– Эх, Пашка… – тихо рассмеялась ты в ответ и перевернулась на спину. Простынь соскользнула, оголив одну грудь, и ты поспешно, словно застеснялась, натянула ее обратно. – Я же тебя любила. Ты был такой… такой… взрослый и красивый… – хихикнула ты, и взгляд твой потеплел.
– А сейчас? Любишь? – вдруг ляпнул я, и под ложечкой сладко заныло. Не знаю, какой ответ я хотел услышать. Наверное, любой, который позволил бы обнять тебя, откинуть дурацкую простынку и снова вернуться к тому, чем мы занимались не так давно.

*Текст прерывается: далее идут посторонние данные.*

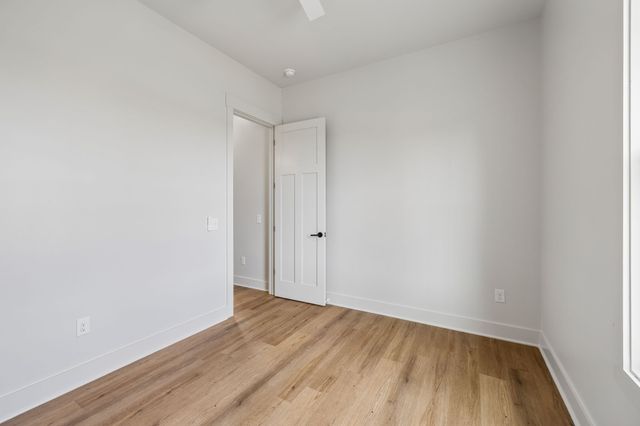 2797 Unionville Rd, Chapel Hill, TN 37034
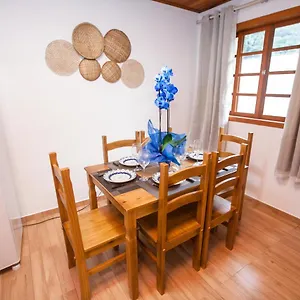  Casa de Férias Recanto Novíssimo Em Bc Na Do Estaleiro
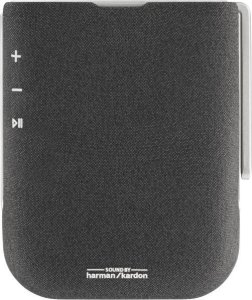 Projektor ViewSonic M1XE 22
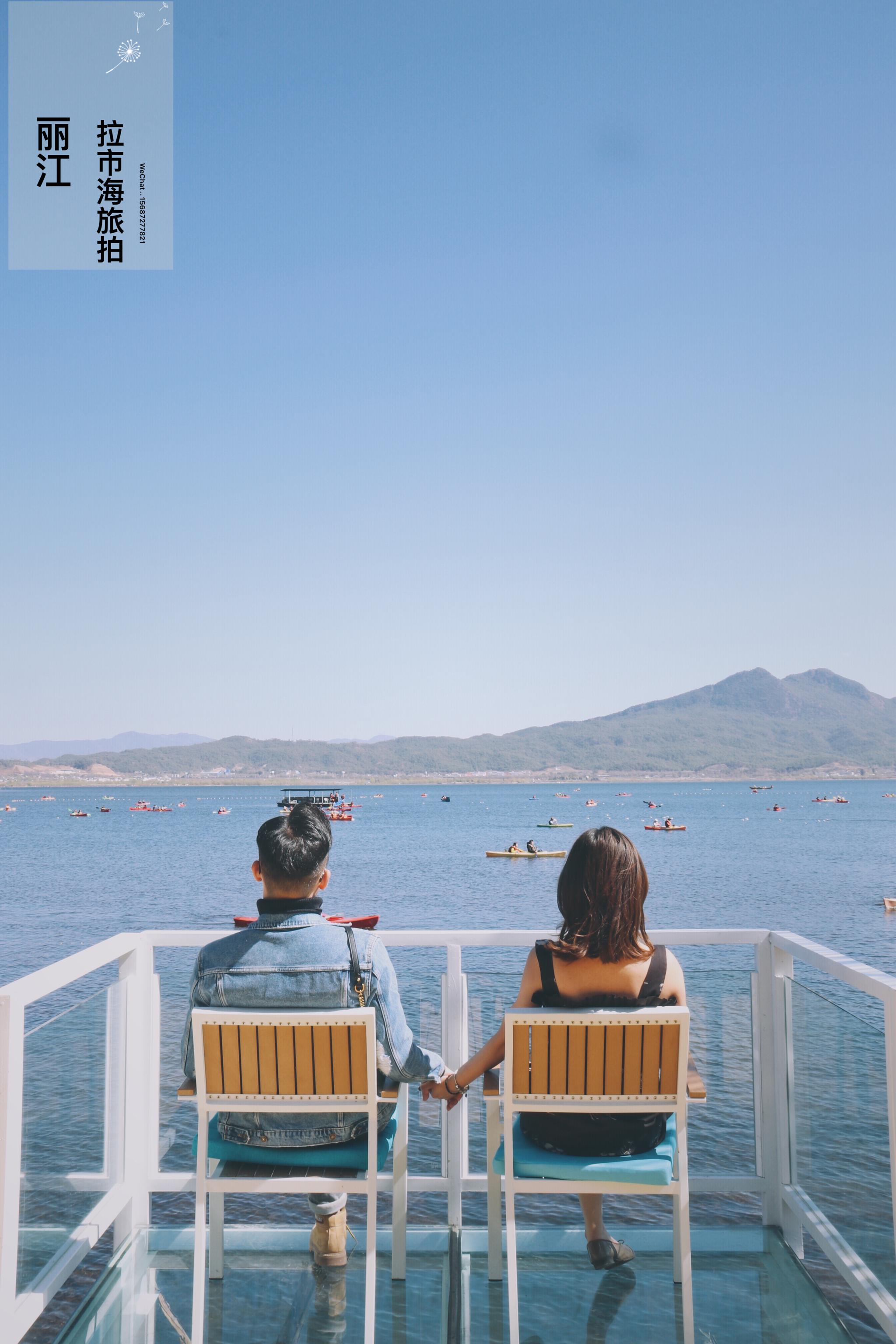 当我慢慢忘记你的脸,让故事在发生吧,让我的人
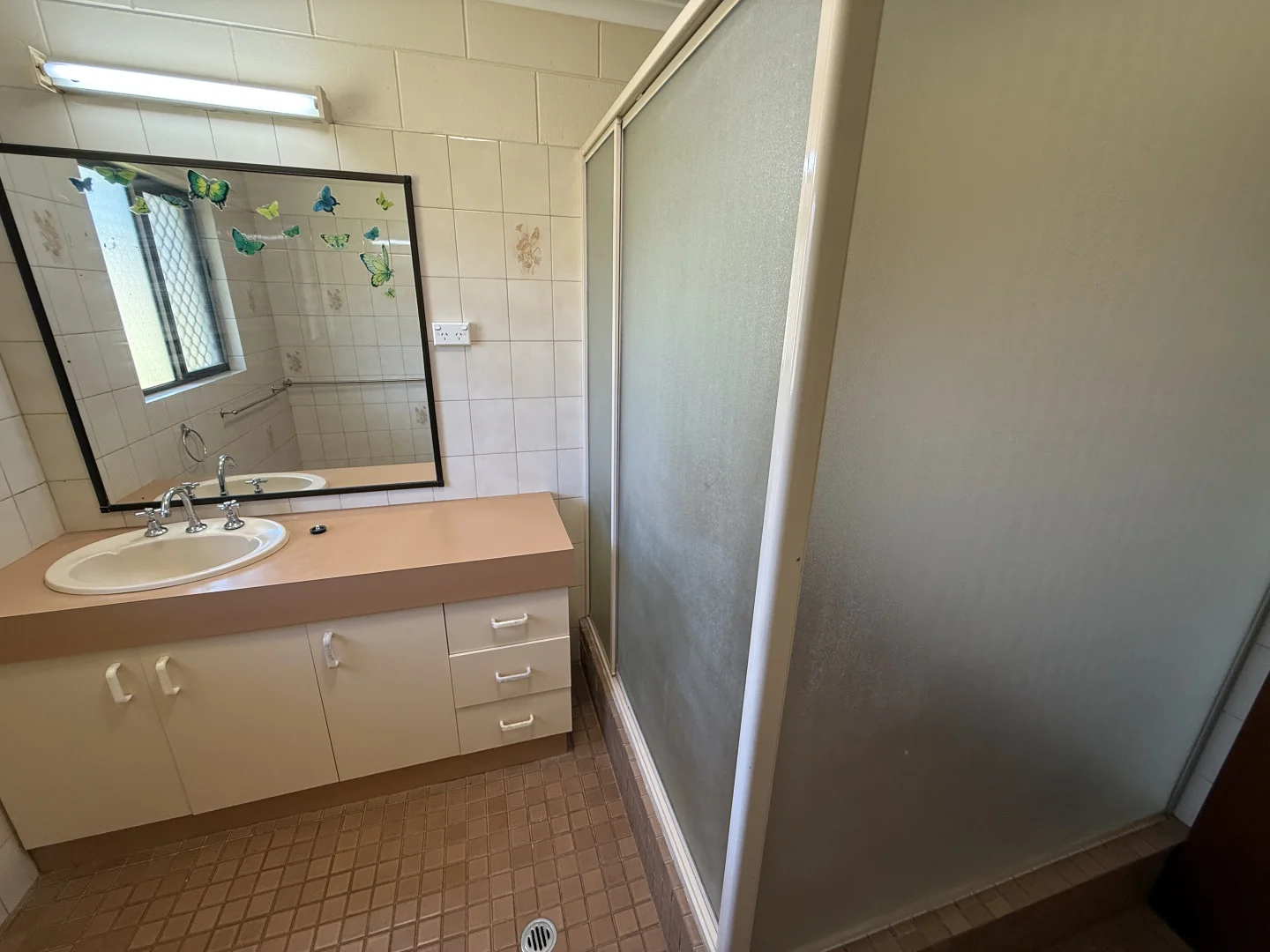 Additional image 7 of Atherton QLD 4883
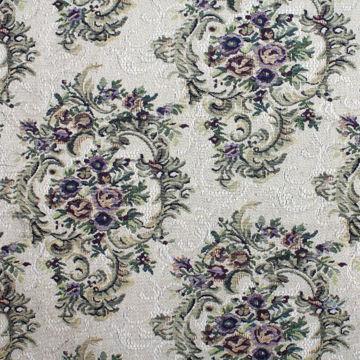 New York wholesale fabric
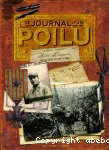 Le journal d'un poilu vignette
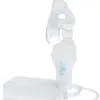 Máy xông mũi họng Lanaform CN-100P LA120420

– Дурак ты, Пашка, – буркнула ты, но уже не весело, словно уколола, и тут же сдернула с меня простынь и, завернувшись в нее, как в кокон, закрыла глаза. И стало понятно, что мне пора идти к себе…
***
Хорошее было лето. Вспомнил – и грустью согрело. Тогда мне было двадцать пять, а тебе – уже семнадцать. Ты только поступила в какой-то университет в Севастополе, а я как раз закончил архитектурный и теперь лелеял наполеоновские планы, а пока решил устроить настоящий отпуск и снова прикатил погостить к тете Тамаре.